◆ What you need to do
Extend the text about the jumping and restricting portion and the teeth portion, writing on from its last sentence. The entries that follow it are not part of this text.

◆ Text provided

========

In order to prevent engagement between the jumping and restricting portion and the teeth portion to which the jumping and restricting portion is engaged, from being disengaged in the axial line direction of the teeth, as described above, it is preferable that the thickness of the jumping and restricting portion with regard to the axial line direction is comparatively large and typically, the jumping and restricting portion (more in details, a jumping and restricting finger portion of the jumping and restricting portion) is formed more thickly than the spring portion. However, for example, when a thickness of the spring portion with regard to the above-described axis line direction, that is, a length of the spring portion in the width direction is made comparatively large, the jumping and restricting portion and the spring portion may be constituted by the same degree of thickness or the spring portion may be thicker than the jumping and restricting portion. Further, the thickness of the teeth portion in the axial line direction, is comparatively small typically in order to minimize mass of the teeth portion and therefore, the jumping and restricting portion is typically formed to be thicker than the teeth portion.

In order to minimize a concern of disengaging engagement between the jumping and restricting portion and the teeth portion in the axial line direction of the teeth portion by impact of drop or the like, the jumping and restricting portion is provided with a restricting portion for restricting a positional shift of the jumping and restricting portion in the thickness direction of the jumping and restricting portion relative to the teeth portion engaged with the jumping and restricting finger portion of the jumping and restricting portion. However, when the jumping and restricting portion is thick, the restricting portion may be dispensed with. The restricting portion is typically projected in an eaves-like shape to be opposed to an end face in the axial line direction of the teeth portion by being brought into contact with or locked by the end face to thereby enable to restrict the positional shift in the axial line direction. Although the eaves-like projected restricting portion may be constituted by a rod-like shape, the portion typically comprises a projected portion in a flat plate shape and in an eaves-like shape broadly projected to be able to be brought into contact with end faces of the plurality of teeth of the teeth portion. In this case, typically, by the restricting portion comprising the projected portion in the flat plate shape and in the eaves-like shape, a positional shift in the axial line direction between the jumping and restricting finger portion of the jumping and restricting portion and the teeth portion is restricted, thereby, engagement between the both can be prevented from being disengaged. Further, since the jumping and restricting portion is made of carbon nanofiber having the small specific weight and therefore, even when the jumping and restricting portion is provided with such an extra restricting portion, an increase in the mass is restrained to the minimum and excessive load can be avoided from applying to the rotational drive system or the like.

========

◆ Stored rows
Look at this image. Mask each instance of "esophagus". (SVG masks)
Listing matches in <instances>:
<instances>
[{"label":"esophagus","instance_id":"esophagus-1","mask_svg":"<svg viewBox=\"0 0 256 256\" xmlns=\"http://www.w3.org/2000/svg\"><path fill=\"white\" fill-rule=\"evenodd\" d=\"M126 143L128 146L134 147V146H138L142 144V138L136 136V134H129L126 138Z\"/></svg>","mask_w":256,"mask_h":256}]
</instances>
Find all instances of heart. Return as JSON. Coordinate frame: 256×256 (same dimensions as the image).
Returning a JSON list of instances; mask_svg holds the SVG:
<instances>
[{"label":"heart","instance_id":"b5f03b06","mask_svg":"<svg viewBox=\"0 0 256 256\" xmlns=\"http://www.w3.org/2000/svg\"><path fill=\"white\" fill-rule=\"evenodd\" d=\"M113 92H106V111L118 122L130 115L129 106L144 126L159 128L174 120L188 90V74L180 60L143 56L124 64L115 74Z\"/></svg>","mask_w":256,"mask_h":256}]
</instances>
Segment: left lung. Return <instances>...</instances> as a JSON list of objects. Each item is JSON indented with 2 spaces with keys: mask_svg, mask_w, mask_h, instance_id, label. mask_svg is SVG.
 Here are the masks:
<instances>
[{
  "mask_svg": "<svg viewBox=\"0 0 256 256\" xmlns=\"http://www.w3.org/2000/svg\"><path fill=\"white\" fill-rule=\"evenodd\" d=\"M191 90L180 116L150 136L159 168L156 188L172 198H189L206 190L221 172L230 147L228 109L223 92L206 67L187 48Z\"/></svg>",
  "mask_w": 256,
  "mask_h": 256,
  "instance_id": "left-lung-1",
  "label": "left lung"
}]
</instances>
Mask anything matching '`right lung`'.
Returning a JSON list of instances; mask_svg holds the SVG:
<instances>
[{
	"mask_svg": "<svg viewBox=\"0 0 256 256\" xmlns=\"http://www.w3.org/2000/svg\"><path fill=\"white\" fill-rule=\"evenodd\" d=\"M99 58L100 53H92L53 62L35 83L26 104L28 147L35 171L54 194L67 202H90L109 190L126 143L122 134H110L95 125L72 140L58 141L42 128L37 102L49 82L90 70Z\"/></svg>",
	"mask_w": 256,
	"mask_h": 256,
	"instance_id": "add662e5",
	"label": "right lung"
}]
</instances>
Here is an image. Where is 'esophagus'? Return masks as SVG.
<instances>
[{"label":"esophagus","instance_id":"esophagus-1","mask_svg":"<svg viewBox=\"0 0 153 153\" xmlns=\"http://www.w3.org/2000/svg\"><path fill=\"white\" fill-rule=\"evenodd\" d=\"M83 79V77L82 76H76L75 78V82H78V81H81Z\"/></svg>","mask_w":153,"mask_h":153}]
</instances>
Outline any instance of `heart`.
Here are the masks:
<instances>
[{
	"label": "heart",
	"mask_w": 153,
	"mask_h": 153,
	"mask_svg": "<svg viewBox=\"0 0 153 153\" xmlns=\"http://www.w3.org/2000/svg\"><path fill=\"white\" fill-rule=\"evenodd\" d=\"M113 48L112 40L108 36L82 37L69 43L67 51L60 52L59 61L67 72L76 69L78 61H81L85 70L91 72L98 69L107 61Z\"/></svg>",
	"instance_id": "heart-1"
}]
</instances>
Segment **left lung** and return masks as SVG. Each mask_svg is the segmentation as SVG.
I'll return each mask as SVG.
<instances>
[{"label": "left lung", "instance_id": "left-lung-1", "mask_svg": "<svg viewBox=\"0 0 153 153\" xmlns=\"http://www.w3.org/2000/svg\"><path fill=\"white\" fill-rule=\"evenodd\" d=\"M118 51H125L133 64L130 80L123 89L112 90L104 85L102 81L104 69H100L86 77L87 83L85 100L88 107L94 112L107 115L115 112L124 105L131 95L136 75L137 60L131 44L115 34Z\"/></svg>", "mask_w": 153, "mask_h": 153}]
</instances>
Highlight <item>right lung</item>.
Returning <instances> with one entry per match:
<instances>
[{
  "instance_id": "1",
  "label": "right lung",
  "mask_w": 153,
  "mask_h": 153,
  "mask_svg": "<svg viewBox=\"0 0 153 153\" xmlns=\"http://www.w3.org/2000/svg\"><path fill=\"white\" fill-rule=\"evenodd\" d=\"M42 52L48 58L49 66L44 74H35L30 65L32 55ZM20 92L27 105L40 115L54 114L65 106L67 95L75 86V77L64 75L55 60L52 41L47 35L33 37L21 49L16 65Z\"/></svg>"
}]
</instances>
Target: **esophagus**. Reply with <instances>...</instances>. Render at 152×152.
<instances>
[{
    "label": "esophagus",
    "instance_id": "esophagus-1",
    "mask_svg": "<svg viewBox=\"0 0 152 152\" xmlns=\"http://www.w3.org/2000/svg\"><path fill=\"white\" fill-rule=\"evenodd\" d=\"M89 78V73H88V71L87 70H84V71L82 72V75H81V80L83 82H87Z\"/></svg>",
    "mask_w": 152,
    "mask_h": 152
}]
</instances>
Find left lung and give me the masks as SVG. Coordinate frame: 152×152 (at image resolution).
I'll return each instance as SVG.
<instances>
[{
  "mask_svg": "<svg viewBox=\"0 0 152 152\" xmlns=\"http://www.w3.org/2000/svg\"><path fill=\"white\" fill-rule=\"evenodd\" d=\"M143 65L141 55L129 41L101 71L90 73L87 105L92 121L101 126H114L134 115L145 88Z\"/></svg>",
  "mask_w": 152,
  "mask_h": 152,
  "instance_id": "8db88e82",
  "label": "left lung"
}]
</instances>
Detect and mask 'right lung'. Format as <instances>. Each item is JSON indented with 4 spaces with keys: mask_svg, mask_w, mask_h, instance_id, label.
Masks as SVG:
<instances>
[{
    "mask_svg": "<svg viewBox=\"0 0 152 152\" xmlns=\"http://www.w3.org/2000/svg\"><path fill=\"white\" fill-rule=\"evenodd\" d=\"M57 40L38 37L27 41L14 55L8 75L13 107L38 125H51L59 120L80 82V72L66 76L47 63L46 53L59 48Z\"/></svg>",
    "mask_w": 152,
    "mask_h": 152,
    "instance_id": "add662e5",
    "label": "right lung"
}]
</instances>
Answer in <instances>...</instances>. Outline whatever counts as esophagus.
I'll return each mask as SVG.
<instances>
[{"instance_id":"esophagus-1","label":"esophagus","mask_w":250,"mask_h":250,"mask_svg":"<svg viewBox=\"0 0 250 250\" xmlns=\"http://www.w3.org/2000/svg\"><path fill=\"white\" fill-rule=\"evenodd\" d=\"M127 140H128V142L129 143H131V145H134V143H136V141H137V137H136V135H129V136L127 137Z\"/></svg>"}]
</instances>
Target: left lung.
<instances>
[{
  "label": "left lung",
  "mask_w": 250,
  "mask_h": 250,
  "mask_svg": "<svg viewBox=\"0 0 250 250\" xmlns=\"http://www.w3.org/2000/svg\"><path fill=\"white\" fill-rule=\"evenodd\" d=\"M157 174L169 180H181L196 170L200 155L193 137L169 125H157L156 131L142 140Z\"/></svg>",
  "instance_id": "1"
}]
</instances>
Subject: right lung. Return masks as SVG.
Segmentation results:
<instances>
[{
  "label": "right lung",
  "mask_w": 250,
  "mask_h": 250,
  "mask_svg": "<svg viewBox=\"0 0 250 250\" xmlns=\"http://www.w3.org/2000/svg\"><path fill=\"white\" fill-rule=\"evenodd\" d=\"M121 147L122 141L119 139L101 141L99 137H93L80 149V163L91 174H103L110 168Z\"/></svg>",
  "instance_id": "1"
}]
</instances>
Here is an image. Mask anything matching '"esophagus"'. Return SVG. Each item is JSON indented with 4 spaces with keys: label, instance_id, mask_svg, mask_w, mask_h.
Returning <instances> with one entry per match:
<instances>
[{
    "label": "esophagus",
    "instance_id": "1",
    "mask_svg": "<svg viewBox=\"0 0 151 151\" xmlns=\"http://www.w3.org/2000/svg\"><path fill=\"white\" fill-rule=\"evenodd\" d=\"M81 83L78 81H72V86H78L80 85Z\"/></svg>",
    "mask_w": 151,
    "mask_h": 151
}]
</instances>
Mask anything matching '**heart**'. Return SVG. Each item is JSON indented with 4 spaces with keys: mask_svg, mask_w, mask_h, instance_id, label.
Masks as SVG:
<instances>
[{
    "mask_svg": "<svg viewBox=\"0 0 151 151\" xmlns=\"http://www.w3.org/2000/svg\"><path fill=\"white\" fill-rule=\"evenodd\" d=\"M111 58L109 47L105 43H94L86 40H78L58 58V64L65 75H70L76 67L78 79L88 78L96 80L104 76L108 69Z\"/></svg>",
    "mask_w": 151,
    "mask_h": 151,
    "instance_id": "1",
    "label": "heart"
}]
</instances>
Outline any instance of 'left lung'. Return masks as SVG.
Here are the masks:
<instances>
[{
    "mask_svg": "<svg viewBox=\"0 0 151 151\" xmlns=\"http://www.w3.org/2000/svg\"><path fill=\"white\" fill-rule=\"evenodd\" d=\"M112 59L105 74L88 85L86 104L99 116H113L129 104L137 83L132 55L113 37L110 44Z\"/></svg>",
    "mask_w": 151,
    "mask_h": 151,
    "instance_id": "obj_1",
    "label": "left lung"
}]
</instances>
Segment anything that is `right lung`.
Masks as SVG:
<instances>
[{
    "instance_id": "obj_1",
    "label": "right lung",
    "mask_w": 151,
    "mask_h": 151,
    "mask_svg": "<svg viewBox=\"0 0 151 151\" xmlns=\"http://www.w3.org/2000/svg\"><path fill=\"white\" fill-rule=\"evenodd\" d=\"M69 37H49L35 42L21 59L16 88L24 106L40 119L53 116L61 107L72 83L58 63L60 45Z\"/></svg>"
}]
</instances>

========

◆ Written reply
Such a jumper structure is typically used in a precision apparatus or the like a thickness of which is desired to be restrained to a minimum as in a watch or the like. In that case, such a jumper structure is engaged with a wheel for indicating date as in a date indicator or a day indicator of a timepiece and a wheel having teeth at a peripheral face thereof, that is, a teeth portion of a toothed wheel to restrain rotation of the toothed wheel. However, it is apparent that the jumper structure can be integrated to other arbitrary machine or apparatus.

BRIEF DESCRIPTION OF THE SEVERAL VIEWS OF THE DRAWINGS

A preferred form of the present invention is illustrated in the accompanying drawings in which:

FIG. 1 is an explanatory plane view of a watch using a date jumper structure constituting a jumper structure according to a preferable embodiment of the invention (state removed of a case, a dial and the like);

FIG. 2 is an explanatory plane view showing to enlarge a state of settling (locking) of the date jumper with regard to the watch of FIG. 1;

FIG. 3 is an explanatory plane view showing to enlarge a state of jumping (jumping and restricting) of the date jumper with regard to the watch of FIG. 1;

FIG. 4 is an explanatory sectional view taken along a line IV—IV of FIG. 3; and

FIG. 5 is an explanatory perspective view of the date jumper of FIG. 1.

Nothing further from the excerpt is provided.